Venn diagram of overlap between patients identified by the eMERGE DM2 Case algorithm and patients self-reporting positive diabetes status.

There were 2,249 WICER Survey participants with self-reported diabetes status who had at least one visit recorded at our institution within the last five years. Table 3 presents summary statistics and demography for patients reporting diabete s and no diabetes. The patients identified by the eMERGE DM2 Case algorithm (eMERGE Case), the pool of potential cases meeting any of the diagnostic, medication, or lab value criteria (Case Pool), and those patients meeting none of the criteria (Excluded) are presented for both the patients with reported diabetes status and the general population. In patients with self-reported status, eMERGE Cases and patients in the Case Pool are, on average, more than 15 years older than the Excluded group, and have twice as many recorded visits. The same difference is more than 24 years in the general patient population, with three times as many recorded visits. Patients with reported status are more likely to be female, as expected, but follow the same trend with regard to age and visits, albeit with 1.8–3.5x as many visits. While patients with reported status do tend to be older than the general population in general (46.1 vs. 36.4), those in the respective Case Pools are approximately the same age (61.8 vs. 61.0).

Table 4 shows the validation statistics against self-reported status. Sensitivity and specificity for the eMERGE phenotyping algorithm were .32 and .97, respectively, while positive predictive value was .70. The highest positive predictive value (.85) was achieved by requiring all criteria (Diagnosis AND Medication AND Lab). This combination also has the highest specificity (.98). While the highest sensitivity (.87) was achieved by the least restrictive combination (Diagnosis OR Medication OR Lab), the sensitivity of the combination requiring all criteria (.55) was still higher than that of the eMERGE algorithm.

Table 4:

Positive predictive value, sensitivity, and specificity for the eMERGE DM2 Case algorithm using only the patients identified by the eMERGE DM2 Control algorithm.

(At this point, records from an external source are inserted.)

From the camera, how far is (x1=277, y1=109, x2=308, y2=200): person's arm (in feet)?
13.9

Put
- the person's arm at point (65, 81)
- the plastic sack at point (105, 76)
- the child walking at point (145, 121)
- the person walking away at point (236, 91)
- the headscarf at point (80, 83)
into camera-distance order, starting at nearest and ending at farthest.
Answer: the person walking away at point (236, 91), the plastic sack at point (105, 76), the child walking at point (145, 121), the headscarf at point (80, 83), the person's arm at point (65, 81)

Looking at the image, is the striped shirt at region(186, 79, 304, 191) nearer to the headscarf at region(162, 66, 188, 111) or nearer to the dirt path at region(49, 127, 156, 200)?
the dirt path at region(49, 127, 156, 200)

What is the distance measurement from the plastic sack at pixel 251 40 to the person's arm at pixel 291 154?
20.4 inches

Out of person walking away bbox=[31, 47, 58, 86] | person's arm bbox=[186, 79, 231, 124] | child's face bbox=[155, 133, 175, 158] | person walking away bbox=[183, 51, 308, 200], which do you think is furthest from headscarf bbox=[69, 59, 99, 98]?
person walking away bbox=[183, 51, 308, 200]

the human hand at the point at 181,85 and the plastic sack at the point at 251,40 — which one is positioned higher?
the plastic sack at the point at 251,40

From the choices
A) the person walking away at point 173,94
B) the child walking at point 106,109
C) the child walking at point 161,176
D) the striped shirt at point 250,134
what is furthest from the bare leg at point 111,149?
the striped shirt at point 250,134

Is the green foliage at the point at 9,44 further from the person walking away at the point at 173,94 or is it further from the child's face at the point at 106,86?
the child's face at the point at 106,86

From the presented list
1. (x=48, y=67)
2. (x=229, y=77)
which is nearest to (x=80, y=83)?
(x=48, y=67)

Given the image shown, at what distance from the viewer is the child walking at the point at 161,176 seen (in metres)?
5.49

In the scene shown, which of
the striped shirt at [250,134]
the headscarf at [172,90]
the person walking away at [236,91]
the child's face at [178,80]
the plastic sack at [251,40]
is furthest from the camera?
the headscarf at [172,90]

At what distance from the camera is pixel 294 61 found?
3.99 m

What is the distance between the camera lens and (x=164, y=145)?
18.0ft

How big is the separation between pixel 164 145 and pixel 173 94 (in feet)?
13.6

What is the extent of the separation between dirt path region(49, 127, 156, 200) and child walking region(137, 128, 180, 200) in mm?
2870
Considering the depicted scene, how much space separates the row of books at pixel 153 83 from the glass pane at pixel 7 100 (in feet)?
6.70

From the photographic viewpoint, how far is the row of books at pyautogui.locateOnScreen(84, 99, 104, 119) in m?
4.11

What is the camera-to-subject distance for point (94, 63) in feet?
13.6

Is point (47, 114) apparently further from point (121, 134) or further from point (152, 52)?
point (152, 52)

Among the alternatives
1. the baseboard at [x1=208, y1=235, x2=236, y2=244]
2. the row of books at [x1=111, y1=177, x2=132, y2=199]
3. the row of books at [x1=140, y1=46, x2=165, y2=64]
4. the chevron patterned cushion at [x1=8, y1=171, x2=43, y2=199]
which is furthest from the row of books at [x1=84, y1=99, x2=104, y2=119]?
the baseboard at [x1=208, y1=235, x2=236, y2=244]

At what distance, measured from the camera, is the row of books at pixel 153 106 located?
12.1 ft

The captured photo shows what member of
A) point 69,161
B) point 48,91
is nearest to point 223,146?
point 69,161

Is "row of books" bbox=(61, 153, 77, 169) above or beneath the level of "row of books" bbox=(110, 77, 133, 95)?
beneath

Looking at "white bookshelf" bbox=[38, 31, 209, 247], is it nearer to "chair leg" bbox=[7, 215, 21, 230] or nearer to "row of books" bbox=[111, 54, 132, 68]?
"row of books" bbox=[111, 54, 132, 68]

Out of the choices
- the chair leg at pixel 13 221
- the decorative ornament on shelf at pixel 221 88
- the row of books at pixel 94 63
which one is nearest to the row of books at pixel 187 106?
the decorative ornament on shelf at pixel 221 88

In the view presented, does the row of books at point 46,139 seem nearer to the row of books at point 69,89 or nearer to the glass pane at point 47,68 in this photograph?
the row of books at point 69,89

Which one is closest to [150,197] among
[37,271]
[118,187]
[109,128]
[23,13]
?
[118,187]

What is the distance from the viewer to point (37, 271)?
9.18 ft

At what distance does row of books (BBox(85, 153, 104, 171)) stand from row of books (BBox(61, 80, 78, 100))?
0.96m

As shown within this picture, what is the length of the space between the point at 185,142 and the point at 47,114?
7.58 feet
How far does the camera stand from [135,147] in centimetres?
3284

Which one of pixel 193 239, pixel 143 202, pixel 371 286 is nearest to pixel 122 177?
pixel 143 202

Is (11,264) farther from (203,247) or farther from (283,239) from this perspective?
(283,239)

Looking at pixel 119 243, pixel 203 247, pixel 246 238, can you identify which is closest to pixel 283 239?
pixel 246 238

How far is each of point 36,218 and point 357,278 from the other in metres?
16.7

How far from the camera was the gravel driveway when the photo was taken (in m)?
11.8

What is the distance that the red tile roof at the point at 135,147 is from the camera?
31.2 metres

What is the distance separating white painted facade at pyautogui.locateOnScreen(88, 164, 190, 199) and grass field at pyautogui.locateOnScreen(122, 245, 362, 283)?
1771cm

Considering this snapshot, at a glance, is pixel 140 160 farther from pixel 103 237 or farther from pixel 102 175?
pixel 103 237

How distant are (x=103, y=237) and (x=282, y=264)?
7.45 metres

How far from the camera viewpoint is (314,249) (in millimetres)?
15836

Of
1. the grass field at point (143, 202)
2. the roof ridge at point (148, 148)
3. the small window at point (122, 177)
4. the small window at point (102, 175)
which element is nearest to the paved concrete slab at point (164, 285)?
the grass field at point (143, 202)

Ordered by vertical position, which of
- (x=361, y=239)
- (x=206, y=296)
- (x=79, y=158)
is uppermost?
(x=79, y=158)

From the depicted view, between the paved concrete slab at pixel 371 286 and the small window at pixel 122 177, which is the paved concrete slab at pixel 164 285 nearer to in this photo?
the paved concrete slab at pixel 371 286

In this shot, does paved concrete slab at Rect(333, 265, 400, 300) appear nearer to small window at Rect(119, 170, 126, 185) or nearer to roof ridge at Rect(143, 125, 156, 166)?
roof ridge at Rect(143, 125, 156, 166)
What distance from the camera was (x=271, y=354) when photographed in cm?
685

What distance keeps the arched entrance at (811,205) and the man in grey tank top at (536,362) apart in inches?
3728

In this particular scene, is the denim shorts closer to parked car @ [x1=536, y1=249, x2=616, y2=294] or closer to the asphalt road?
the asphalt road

Set N Patient-reported Diabetes Count Positive PredictiveValue Sensitivity Specificity
eMERGE Case 204 143 0.70 0.32 0.97
Diagnosis 517 369 0.71 0.83 0.92
Medication 320 260 0.81 0.58 0.97
Labs 549 330 0.60 0.74 0.88
Diagnosis AND Medication AND Lab 291 246 0.85 0.55 0.98
Diagnosis OR Medication OR Lab 670 387 0.58 0.87 0.84

Validation statistics were also computed for the eMERGE DM2 Case algorithm using only the eMERGE DM2 Control patients for comparison. These results are presented in Table 5. As a pair the DM2 Case and Control algorithms excluded 1,449 patients, reducing the pool of analyzable patients to 800. The majority of self-identified diabetes patients fell into the excluded group, which raised the apparent sensitivity of the eMERGE DM2 Case algorithm to .93. However, the apparent specificity fell to .91.

Table 5:

Positive predictive value, sensitivity, and specificity for the eMERGE DM2 Case algorithm, the component criteria individually (Diagnosis, Medication, Lab), the group of patients meeting all criteria (Diagnosis AND Medication AND Lab), and patients meeting any of the criteria (Diagnosis OR Medication OR Lab). All statistics were calculated against patient-reported diabetes status.

Set N Patient-reported Diabetes Count Positive Predictive Value Sensitivity Specificity
eMERGE Case 204 143 0.70 0.93 0.91
eMERGE Control 596 11 n/a n/a n/a
Excluded 1449 293 n/a n/a n/a

The 15 most frequent ICD-9 codes for the intersections between the patients satisfying the eMERGE DM2 Case algorithm and the patients with positive self-identified diabetes status (+eMERGE +Self) are presented in Table 6. Codes for groups where the two methods disagreed (+eMERGE −Self, −eMERGE +Self) are presented in the same table as well as codes for the group of patients with no identification for diabetes (−eMERGE −Self). Note that DM1 and DM2 share the same root code (250) and no steps were taken to distinguish between types in this analysis. In general, the rank order of codes by frequency, as well as their general prevalence, is the same for the three diabetic groups regardless of how they were identified. The prevalence for diabetes ICD-9 codes is notably high in these groups. Prevalence for many of these codes is very different from patients without any indication of diabetes. Other comorbidities which are at least twice as prevalent in a diabetes group as in the non-diabetes group are hypertension, high cholesterol, diseases of the esophagus, and obesity. Patients with some identification for diabetes resemble the non-diabetic, general patient population in the prevalence of codes for follow-up examination, special investigations or examinations.

Discussion

The results of the eMERGE DM2 Case algorithm, as well as its component criteria, was validated against all patients with self-reported diabetes status, prompting several points for consideration. We will discuss issues surrounding the generalizability of the patients with self-reported diabetes status to the general patient population, discrepancies between identification from the eMERGE DM2 Case algorithm and the self-reported statuses, and the potential contributions of patient self-reported data to EHR phenotyping.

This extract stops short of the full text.